Dzień dwunasty
Sandomierz - Wrzawy - Zaklików - Janów Lubelski. (21.07.2006)
(t= 4.06 h śr.= 14.2 km/h dyst.= 59 km)
Robię z mostu ostatnie zdjęcie panoramy Sandomierza i ruszam w drogę. Etap jest płaski. Raczej wypoczynkowy. Przeprawiam się promem przez Wisłę we Wrzawach. Na polach jest dużo fasoli zwanej "piękny Jaś". Z niej robi fasolkę bo bretońsku. Skręcam w stronę kościoła w Zaklikowie, który jest cały obłożony tablicami nagrobnymi. Niedaleko znajduje się plaża nad jeziorem. Obmyłem sobie tylko nogi i jadę dalej.
Z kolei dojeżdżam do Janowa Lubelskiego. To jest jedyne miejsce gdzie nie mam wcześniej zarezerwowanego noclegu. Dotychczas robiłem tak, że w internecie wyszukałem adresy i wziąłem je ze sobą. Później dzień przed przyjazdem dzwoniłem by spytać się o nocleg. Tutaj nikt nie odbierał. Okazało się, że proboszcz wyjechał na urlop. Stoję więc pod kościołem i czekam na koniec Mszy św. To jest wypróbowany sposób z poprzednich wypraw gdzie nie miałem zarezerwowanych żadnych noclegów. Zaczepiam przechodzącego księdza wikariusza i po chwili wahania mam już nocleg.

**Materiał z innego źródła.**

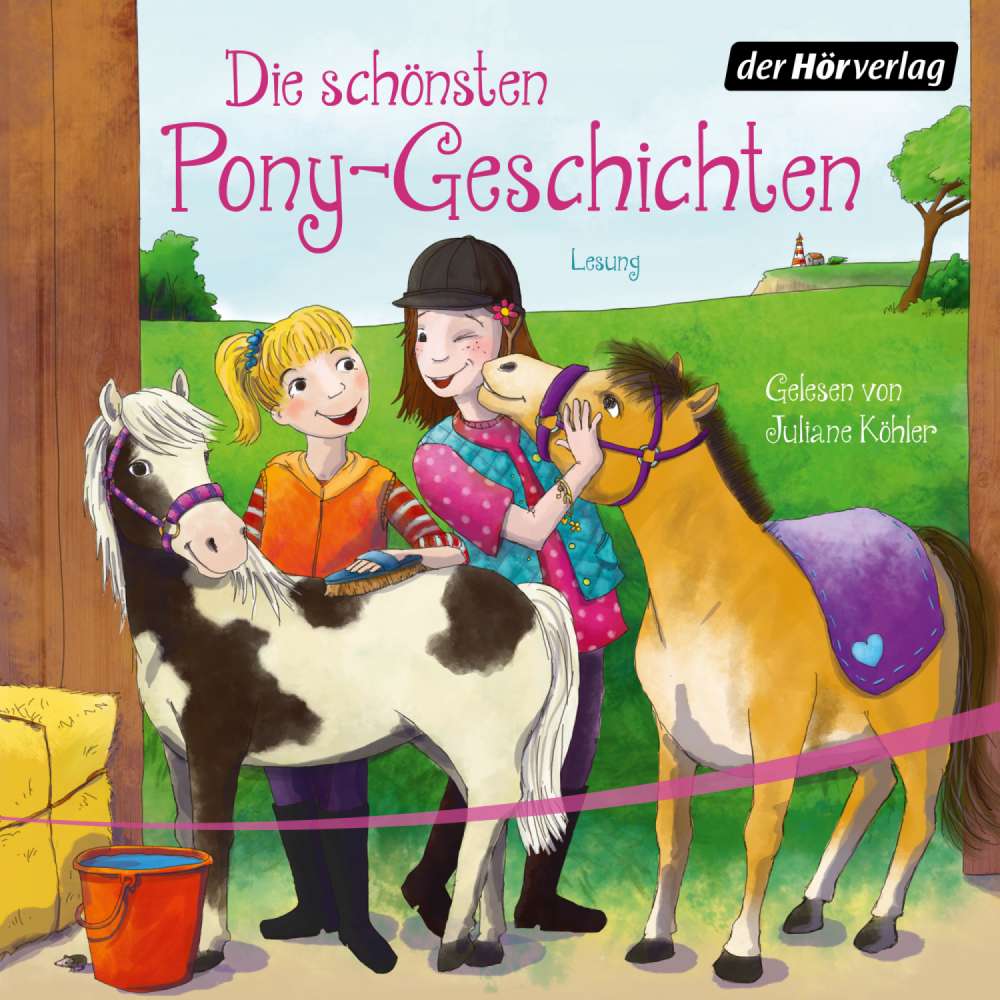 Cover von Patricia Schröder - Die schönsten Pony-Geschichten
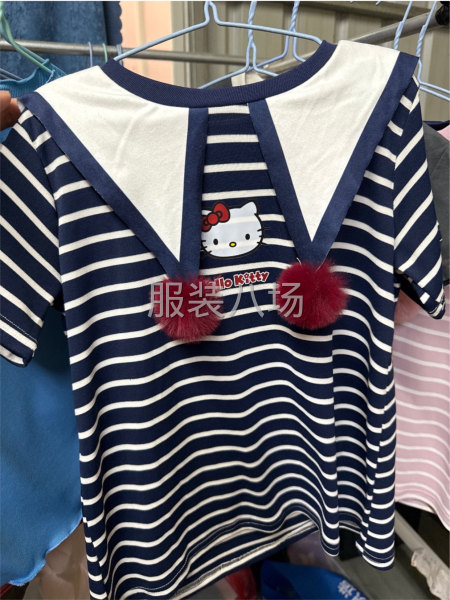 裁床诚招：童装轻重裙子、假两件、POLO裙、套装等等-第4张图片
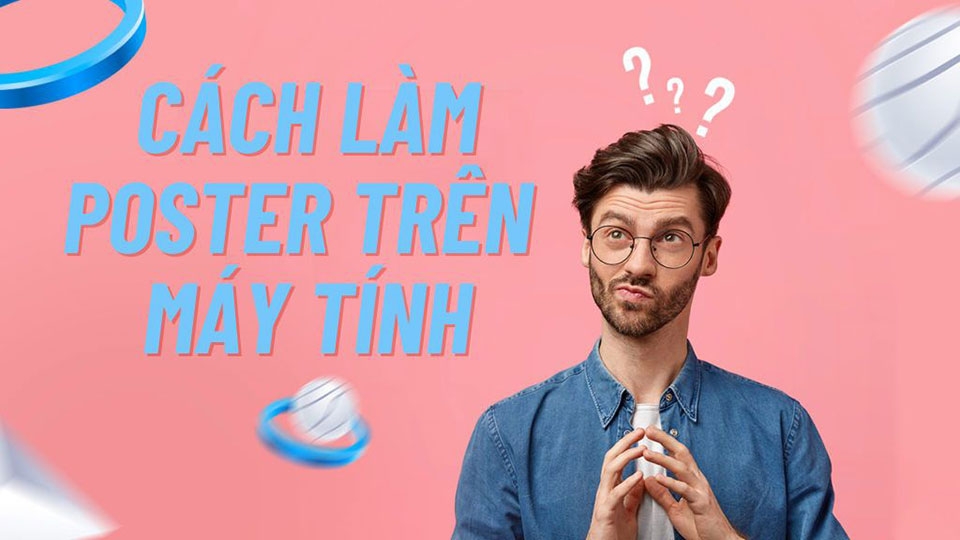 Hình ảnh minh họa một poster hoàn chỉnh được thiết kế trên máy tính, thể hiện thành quả của cách làm poster trên máy tính.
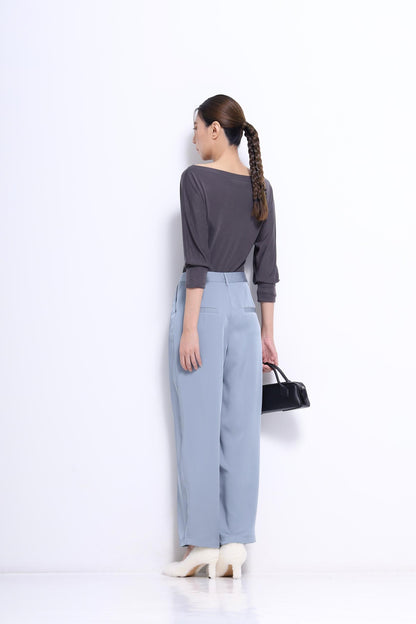 Ellie Square Neck Modal Tee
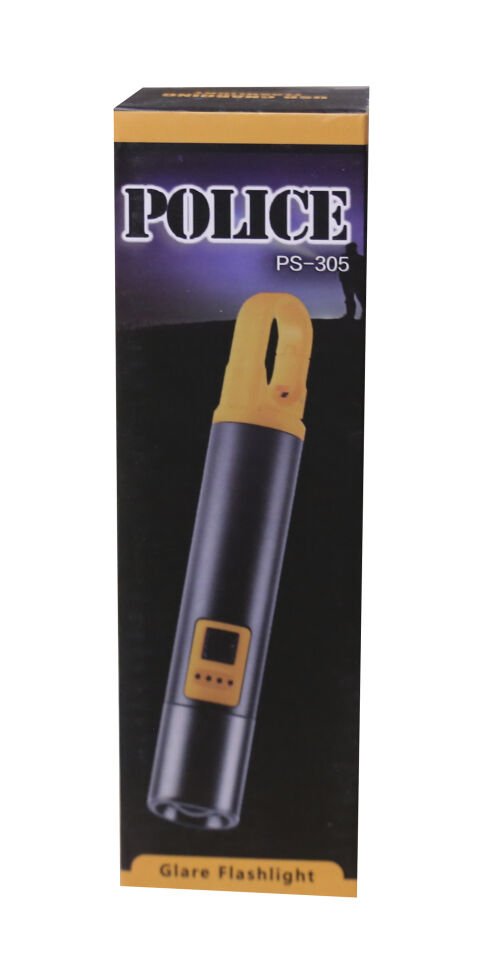Polıce Ps-305 Şarj Göstergeli, Powerbank Özellikli,şarjlı El Feneri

W Janowie Lubelskim znajduje się sanktuarium maryjne i właśnie przy nim jestem rozlokowany. Otrzymuję kolację i umawiam się z wikariuszami na wieczorne wyjście na Drugą edycję Festiwalu Artystów Filmu i Telewizji FART 2006. Dzisiaj będzie puszczany polski film „Jasminus". Wcześniej występował kabaret „Pod Wydrwigroszem". Wieczór był bardzo miły. Temperatura sięgała 31 °C. W dzień było znacznie cieplej.